Example: Reflecting a point
Let's write a helper function that gets the reflected version of a point.
We'll reflect across the y axis, flipping the point from left to right. We need a point that is the same as the original but with the x coordinate multiplied by -1, so that points on the left are reflected to the right, and points on the right are reflected to the left.
# the code here is wrong!
def get_reflected_point(point):
point.x *= -1
return point
The get_reflected_point
is not written correctly! The math is correct and it does return a reflected point as we wanted. But it has "side effects" - it modifies the original point. In this case, we don't want aliasing. The place that calls this function will probably not expect the original point to be changed - see what happens:
first_point = (3, 3)
reflected_point = get_reflected_point(a)
print(reflected_point.x) # shows -3, just like we want
# but it also did something we didn't want
print(first_point.x) # this also shows -3. our original was modified.

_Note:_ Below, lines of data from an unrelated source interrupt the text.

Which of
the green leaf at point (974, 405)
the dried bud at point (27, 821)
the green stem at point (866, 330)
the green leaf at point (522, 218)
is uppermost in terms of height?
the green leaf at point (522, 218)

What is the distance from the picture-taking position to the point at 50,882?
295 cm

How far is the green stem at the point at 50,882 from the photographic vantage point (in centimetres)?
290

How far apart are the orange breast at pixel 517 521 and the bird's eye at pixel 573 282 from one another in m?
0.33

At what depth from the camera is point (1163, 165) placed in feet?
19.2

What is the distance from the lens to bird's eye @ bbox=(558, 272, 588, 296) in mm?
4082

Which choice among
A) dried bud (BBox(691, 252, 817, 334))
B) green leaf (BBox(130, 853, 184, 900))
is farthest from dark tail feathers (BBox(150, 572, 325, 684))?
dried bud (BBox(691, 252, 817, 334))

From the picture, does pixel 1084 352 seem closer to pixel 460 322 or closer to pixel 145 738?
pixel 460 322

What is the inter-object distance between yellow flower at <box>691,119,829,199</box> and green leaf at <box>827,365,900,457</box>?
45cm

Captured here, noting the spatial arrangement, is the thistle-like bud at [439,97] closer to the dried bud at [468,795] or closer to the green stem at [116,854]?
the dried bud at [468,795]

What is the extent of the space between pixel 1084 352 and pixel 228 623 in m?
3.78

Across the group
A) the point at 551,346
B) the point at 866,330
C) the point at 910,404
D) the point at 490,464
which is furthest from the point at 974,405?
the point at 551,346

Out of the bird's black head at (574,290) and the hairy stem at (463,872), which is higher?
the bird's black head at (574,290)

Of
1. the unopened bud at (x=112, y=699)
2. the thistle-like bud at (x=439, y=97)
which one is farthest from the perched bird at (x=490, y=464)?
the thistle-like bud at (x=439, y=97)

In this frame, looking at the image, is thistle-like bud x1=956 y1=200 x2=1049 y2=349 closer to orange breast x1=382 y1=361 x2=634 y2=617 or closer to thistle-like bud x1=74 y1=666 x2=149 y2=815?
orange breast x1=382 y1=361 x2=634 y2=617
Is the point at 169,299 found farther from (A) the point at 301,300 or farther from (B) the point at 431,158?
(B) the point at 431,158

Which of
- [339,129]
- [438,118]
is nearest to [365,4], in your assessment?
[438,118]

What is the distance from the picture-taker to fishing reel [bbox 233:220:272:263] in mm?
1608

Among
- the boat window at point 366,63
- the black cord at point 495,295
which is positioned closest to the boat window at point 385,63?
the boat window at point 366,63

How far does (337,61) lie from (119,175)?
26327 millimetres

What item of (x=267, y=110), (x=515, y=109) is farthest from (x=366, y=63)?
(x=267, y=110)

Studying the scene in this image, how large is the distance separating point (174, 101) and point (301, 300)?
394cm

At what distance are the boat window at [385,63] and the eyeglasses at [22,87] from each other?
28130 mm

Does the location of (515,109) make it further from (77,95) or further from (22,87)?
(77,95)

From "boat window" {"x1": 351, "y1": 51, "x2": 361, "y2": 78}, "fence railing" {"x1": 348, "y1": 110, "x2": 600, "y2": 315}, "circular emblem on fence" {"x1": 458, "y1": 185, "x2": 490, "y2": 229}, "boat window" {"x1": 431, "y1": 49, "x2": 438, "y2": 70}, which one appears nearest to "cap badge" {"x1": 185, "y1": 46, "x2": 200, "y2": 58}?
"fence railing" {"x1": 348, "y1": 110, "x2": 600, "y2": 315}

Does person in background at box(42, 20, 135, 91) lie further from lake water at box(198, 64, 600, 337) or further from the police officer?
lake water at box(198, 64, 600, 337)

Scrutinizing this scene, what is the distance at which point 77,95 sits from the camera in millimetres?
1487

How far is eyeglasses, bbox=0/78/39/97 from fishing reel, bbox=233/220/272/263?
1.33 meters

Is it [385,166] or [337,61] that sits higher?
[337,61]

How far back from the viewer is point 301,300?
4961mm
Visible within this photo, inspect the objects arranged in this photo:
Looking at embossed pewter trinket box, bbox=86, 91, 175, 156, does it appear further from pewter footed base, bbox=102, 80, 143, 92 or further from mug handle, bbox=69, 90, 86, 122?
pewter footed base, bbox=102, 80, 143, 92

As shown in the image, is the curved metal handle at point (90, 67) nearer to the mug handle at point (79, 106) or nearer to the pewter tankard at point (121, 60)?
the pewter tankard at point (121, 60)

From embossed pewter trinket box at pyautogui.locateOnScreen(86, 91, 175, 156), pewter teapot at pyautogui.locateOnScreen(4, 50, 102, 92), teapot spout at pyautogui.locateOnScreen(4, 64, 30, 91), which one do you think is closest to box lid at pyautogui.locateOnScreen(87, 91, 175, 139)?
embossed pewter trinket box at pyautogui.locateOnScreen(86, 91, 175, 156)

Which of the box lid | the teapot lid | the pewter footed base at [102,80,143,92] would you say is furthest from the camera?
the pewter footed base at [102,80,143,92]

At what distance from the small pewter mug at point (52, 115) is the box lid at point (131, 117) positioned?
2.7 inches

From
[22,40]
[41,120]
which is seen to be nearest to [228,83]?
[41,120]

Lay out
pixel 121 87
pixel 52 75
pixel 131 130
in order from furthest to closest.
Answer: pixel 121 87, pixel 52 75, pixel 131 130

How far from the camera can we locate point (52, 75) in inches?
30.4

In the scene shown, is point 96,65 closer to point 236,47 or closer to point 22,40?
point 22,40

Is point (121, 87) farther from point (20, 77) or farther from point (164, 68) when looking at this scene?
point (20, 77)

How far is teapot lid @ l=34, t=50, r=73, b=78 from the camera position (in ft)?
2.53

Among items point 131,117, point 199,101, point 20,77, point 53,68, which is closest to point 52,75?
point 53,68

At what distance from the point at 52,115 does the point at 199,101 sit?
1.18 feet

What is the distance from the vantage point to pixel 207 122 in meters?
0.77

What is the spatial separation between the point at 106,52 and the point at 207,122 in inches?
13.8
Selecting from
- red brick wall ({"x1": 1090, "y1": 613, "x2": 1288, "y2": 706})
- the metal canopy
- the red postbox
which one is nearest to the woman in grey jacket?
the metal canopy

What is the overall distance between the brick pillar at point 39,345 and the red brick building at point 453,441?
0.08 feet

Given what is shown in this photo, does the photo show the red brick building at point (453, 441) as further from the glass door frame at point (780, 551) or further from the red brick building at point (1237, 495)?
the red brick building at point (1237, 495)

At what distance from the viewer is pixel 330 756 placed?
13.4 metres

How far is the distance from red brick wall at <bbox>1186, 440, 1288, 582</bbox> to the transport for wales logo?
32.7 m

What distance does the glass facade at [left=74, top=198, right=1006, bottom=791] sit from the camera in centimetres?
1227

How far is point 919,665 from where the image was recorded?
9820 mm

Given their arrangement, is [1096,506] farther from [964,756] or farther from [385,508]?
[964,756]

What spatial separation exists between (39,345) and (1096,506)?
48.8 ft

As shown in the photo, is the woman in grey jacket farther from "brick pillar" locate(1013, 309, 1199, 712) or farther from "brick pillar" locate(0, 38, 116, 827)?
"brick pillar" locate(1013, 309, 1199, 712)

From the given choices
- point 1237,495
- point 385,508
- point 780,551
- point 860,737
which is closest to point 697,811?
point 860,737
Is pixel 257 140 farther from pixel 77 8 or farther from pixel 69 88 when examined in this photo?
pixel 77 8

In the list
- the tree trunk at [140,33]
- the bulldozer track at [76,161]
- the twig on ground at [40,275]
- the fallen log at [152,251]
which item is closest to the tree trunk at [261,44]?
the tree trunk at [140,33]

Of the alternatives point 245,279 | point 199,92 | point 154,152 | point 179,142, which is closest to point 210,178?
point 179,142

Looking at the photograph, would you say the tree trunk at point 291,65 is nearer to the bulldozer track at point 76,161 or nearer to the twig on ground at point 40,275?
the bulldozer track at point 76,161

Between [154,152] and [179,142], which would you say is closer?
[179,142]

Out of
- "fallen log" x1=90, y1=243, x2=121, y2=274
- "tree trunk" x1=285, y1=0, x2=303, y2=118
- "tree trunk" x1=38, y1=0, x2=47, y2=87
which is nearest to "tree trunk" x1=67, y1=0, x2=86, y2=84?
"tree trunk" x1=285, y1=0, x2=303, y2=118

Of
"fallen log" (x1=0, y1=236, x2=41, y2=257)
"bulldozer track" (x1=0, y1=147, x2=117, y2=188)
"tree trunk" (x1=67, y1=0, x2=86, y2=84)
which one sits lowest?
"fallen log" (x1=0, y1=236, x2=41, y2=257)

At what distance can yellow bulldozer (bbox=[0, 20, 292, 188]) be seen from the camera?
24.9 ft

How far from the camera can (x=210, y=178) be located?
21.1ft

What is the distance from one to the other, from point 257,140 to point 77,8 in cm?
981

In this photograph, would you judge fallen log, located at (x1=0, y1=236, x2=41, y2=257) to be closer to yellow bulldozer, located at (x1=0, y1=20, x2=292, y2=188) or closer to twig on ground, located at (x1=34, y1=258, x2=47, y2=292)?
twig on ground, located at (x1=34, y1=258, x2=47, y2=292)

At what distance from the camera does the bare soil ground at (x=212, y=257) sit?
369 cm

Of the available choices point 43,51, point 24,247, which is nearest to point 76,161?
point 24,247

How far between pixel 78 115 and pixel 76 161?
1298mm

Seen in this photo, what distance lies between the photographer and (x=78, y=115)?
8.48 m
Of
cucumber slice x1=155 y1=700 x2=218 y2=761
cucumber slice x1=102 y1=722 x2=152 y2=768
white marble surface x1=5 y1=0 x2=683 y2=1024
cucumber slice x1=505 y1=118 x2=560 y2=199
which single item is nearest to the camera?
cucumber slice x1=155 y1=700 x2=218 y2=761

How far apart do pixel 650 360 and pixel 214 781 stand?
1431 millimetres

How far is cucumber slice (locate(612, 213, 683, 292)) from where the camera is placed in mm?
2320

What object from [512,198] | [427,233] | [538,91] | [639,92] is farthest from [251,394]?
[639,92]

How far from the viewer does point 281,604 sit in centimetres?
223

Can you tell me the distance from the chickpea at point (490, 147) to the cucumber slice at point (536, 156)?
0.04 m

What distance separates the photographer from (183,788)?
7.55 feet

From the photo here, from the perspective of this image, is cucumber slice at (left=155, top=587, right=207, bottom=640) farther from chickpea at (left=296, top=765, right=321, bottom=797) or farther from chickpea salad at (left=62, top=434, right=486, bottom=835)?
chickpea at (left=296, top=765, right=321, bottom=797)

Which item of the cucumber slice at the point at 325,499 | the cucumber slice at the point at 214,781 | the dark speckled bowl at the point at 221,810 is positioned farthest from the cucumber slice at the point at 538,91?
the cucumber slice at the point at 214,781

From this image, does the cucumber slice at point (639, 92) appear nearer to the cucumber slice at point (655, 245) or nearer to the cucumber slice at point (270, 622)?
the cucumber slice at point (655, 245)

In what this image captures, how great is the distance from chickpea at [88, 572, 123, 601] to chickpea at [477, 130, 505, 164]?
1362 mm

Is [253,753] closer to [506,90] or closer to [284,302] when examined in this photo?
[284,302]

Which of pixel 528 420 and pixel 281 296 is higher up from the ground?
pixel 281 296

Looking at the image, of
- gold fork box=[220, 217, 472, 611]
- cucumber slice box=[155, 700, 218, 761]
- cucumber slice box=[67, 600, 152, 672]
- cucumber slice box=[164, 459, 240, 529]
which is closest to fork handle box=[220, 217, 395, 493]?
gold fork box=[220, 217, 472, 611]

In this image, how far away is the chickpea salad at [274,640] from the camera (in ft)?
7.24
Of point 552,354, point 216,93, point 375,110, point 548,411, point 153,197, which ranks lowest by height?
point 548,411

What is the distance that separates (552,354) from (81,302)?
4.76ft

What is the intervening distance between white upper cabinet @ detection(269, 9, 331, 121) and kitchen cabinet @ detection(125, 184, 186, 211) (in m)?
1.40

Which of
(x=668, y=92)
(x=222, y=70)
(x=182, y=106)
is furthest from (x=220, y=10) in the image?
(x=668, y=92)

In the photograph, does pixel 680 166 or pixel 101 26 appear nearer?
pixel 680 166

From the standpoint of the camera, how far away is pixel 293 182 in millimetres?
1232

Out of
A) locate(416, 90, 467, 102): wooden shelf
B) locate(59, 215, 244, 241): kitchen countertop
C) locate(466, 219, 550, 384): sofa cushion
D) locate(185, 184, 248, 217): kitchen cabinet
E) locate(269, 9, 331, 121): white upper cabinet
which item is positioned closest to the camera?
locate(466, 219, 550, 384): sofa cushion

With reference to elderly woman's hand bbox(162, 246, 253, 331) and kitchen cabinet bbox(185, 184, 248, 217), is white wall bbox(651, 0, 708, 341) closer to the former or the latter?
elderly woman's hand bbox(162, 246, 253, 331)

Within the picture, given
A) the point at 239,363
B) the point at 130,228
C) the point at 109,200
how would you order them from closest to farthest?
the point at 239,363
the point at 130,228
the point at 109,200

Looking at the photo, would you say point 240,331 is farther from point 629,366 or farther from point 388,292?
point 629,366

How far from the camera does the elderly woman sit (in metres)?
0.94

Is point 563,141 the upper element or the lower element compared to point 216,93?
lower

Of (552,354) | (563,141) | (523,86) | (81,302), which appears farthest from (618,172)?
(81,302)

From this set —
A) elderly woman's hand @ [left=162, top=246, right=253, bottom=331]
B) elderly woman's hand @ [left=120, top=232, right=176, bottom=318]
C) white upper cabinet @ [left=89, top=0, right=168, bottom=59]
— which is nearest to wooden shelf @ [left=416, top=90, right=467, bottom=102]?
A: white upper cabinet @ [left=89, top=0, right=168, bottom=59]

The solution is that get_reflected_point()
should make a copy first, and change the copy.
Copying
This is a way to avoid aliasing.
import copy
a = Point()
b = copy.deepcopy(a)
Now a and b are completely separate instances.
So, this is a better way to write get_reflected_point
:
def get_reflected_point(point):
import copy
copied_point = copy.deepcopy(point)
copied_point.x *= -1
return copied_point
This time, the program works as expected:
point = (3, 3)
reflected_point = get_reflected_point(point)
print(reflected_point.x) # shows -3, just like we want.
print(point.x) # this shows 3, our original is left intact.